Google is pumping $200m (£110m) into creating a digital archive of millions of books from four top US libraries - the libraries of Stanford, Michigan and Harvard universities, and of the New York Public Library - by 2015.
It is also digitising out-of-copyright books from the UK's Oxford University.
But Google has been criticised for not getting explicit permission from the copyright holders before scanning the texts.
The controversy led Google to put its library project on hold in August. The pause is designed to allow publishers to tell Google which books should not be included in the scanning programme.
But the delay did little to assuage concerns. In mid-October, the Association of American Publishers, which includes firms such as Penguin, filed a suit in New York claiming Google is breaching copyright.
In a separate action, the Authors Guild has filed a class-action suit against Google for copyright infringement.
Despite the pending legal action, Google is pressing ahead with its plans.
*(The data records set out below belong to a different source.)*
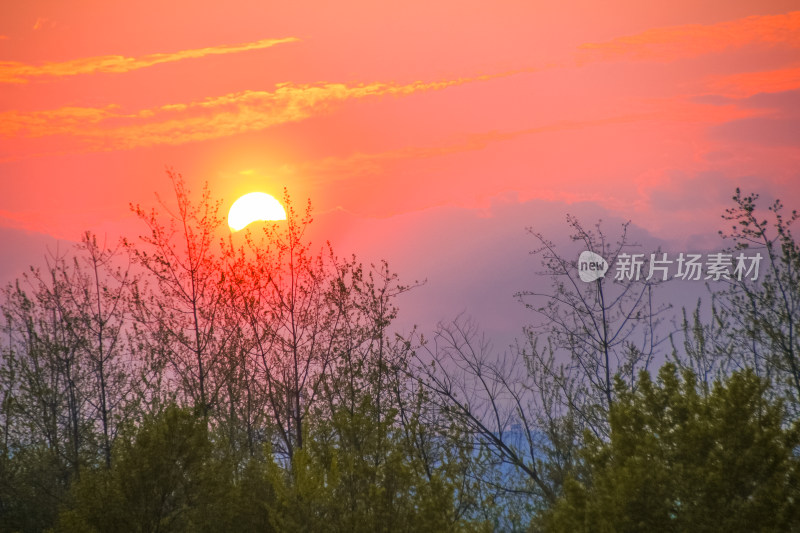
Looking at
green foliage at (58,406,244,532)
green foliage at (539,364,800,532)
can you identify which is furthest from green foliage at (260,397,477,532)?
green foliage at (58,406,244,532)

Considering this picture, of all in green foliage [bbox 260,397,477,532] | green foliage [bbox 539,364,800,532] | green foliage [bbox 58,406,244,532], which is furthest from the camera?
green foliage [bbox 58,406,244,532]

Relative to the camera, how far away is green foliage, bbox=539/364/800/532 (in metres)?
10.1

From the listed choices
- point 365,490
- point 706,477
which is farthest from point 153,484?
point 706,477

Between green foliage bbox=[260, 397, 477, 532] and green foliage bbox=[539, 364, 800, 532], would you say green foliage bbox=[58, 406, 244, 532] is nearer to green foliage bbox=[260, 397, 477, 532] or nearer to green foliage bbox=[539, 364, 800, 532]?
green foliage bbox=[260, 397, 477, 532]

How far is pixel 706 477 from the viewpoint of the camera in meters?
10.2

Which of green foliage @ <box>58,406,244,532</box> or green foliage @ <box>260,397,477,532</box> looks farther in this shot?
→ green foliage @ <box>58,406,244,532</box>

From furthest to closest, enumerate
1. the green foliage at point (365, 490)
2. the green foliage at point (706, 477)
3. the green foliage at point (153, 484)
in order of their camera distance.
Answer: the green foliage at point (153, 484)
the green foliage at point (365, 490)
the green foliage at point (706, 477)

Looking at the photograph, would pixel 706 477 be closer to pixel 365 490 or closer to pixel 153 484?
pixel 365 490

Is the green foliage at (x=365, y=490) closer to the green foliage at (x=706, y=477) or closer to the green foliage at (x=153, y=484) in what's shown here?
the green foliage at (x=706, y=477)

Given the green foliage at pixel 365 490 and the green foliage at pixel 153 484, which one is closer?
the green foliage at pixel 365 490

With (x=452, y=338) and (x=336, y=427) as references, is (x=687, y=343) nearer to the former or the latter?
(x=452, y=338)

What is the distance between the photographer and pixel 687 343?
20.3 m

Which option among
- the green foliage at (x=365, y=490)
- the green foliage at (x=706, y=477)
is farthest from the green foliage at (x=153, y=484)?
the green foliage at (x=706, y=477)

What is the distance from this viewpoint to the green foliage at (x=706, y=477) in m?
10.1
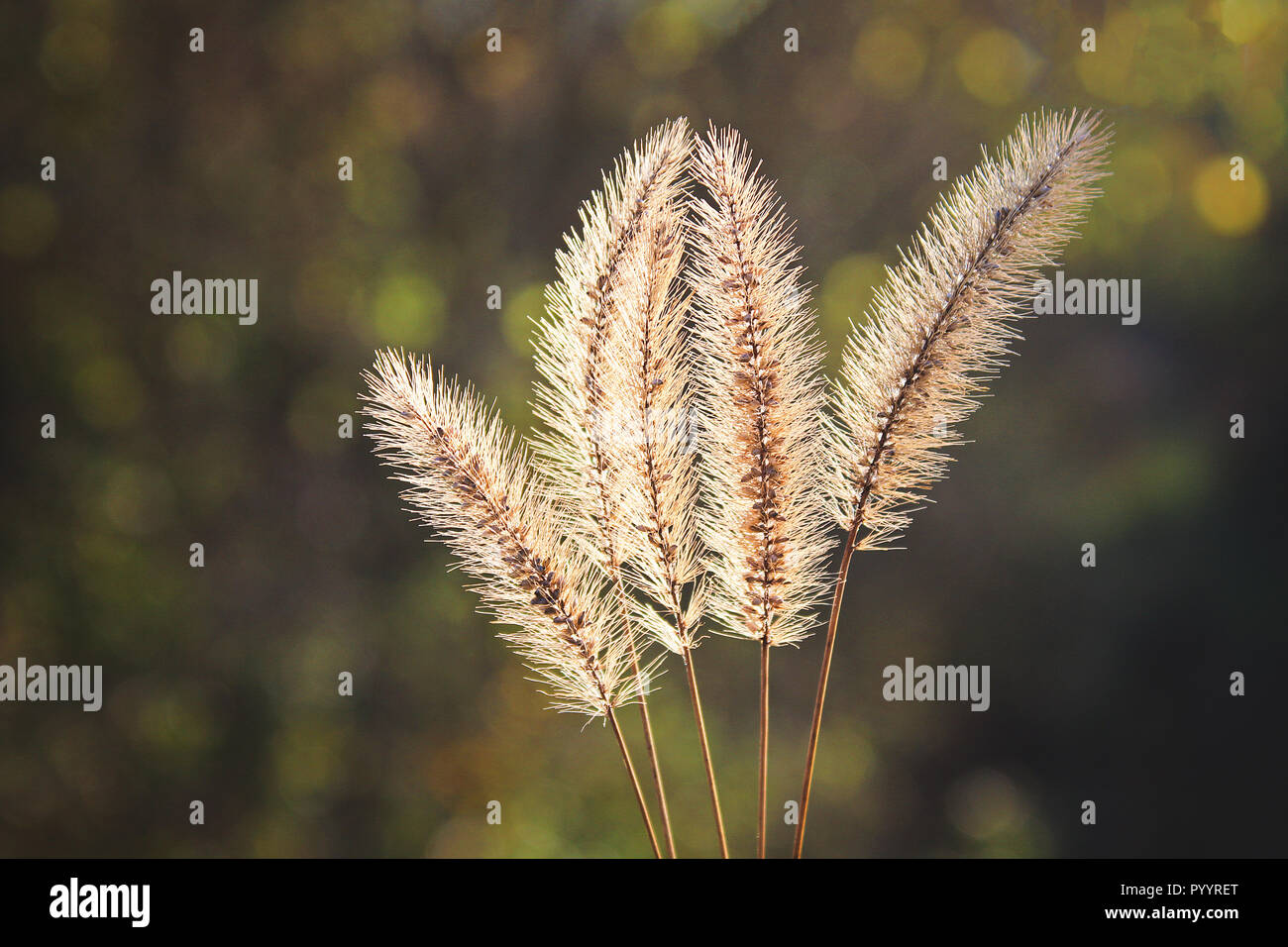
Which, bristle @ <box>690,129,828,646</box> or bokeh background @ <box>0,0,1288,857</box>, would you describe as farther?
bokeh background @ <box>0,0,1288,857</box>

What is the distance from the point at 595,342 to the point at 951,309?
0.87 ft

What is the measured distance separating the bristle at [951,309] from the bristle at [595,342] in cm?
18

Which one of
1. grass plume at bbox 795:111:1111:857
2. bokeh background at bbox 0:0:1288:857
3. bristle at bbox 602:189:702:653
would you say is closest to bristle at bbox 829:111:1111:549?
grass plume at bbox 795:111:1111:857

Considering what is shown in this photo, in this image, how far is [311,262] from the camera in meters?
1.20

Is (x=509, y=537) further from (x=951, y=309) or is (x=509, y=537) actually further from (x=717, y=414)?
(x=951, y=309)

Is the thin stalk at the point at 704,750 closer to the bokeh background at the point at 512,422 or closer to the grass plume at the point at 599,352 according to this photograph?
the grass plume at the point at 599,352

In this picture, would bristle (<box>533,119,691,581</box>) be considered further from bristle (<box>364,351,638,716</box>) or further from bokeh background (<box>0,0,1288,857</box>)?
bokeh background (<box>0,0,1288,857</box>)

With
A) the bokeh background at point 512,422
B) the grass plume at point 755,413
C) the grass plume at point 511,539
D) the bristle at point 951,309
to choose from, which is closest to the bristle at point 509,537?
the grass plume at point 511,539

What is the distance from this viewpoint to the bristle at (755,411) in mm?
616

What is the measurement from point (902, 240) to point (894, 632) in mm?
543

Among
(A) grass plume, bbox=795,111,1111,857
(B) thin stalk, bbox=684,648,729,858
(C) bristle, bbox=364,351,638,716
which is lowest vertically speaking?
(B) thin stalk, bbox=684,648,729,858

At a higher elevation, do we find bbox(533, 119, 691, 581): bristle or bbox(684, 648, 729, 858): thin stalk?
bbox(533, 119, 691, 581): bristle

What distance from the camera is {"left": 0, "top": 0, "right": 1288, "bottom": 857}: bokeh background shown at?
1155 millimetres

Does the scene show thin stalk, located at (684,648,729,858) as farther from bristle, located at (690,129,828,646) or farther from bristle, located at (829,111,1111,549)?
bristle, located at (829,111,1111,549)
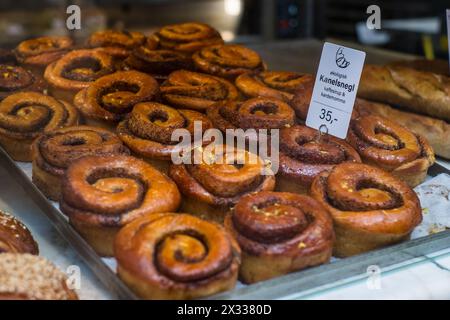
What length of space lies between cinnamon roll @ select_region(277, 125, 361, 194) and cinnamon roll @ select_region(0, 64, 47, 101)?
142 centimetres

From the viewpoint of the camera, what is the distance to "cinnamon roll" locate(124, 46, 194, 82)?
149 inches

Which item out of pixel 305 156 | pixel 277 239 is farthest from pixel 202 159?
pixel 277 239

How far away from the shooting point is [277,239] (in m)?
2.31

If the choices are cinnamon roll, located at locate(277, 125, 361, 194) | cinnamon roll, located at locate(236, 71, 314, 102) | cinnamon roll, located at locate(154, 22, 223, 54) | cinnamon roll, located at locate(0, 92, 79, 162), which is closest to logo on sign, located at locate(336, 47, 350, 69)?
cinnamon roll, located at locate(277, 125, 361, 194)

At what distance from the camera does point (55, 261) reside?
2.59 metres

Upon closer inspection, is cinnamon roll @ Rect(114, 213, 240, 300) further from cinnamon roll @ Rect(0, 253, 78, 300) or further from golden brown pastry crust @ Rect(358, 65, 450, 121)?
golden brown pastry crust @ Rect(358, 65, 450, 121)

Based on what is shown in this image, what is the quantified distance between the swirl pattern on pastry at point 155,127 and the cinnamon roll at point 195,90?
179 mm

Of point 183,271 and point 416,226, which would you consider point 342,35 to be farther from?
point 183,271

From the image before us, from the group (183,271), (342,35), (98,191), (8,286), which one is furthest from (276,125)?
(342,35)

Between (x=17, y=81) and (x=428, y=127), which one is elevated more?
(x=17, y=81)

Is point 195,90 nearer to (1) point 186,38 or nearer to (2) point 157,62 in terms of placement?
(2) point 157,62

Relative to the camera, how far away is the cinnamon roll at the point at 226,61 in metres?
3.83

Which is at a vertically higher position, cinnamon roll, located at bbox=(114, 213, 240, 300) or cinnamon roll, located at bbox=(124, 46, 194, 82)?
cinnamon roll, located at bbox=(124, 46, 194, 82)

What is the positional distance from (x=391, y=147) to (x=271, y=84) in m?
0.80
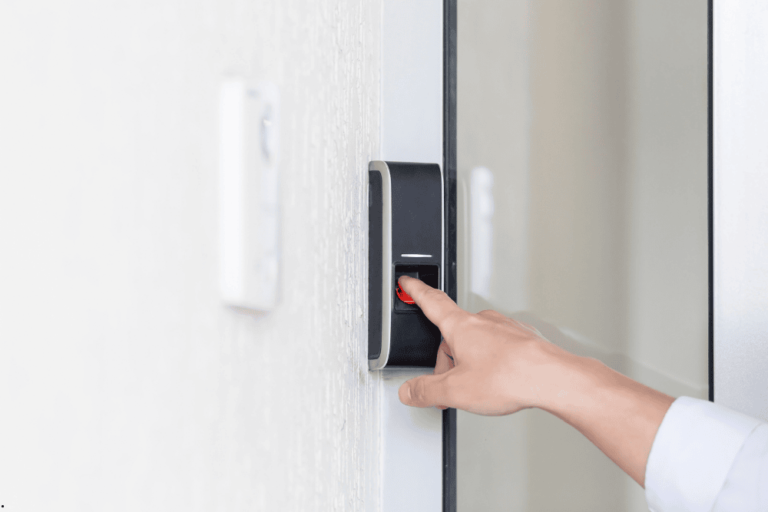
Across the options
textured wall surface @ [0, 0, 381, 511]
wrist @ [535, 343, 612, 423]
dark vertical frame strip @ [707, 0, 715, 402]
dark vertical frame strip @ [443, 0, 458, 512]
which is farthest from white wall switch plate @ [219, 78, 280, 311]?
dark vertical frame strip @ [707, 0, 715, 402]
On its blog, the company said it was resuming the scanning of texts, but also offered some words of reassurance.
"As always, the focus of our library effort is on scanning books that are unique to libraries including many public domain books, orphaned works and out-of-print titles," said the blog.
"We're starting with library stacks that mostly contain older and out-of-circulation books, but also some newer books.
"These older books are the ones most inaccessible to users, and make up the vast majority of books - a conservative estimate would be 80%."
"Our digital card catalog will let people discover these books through Google search, see their bibliographic information, view short snippets related to their queries (never the full text), and offer them links to places where they can buy the book or find it in a local library."
However, Google still plans to scan newer books that are both in print and under copyright protection at a later date.
A rival body set up by a group of digital archivists, backed by technology giants Yahoo and Microsoft, as well as libraries and academia, is also pursuing its own digital library project.
The Open Content Alliance (OCA), set up by the Internet Archive, aims to put 150,000 works online.
But it is avoiding some of the problems facing Google by initially focusing on works that are in the public domain.
Against this background, Google has hired an experienced lawyer as its vice president of global communications and public affairs.
Elliot Schrage, a senior fellow at the Council on Foreign Relations in New York, is known as an international policy activist.
"Elliot Schrage's experience and demonstrated commitment to transparency and global corporate citizenship will be an asset to Google as we continue to grow and explore new opportunities around the world," said Google chief executive officer Eric Schmidt in a statement.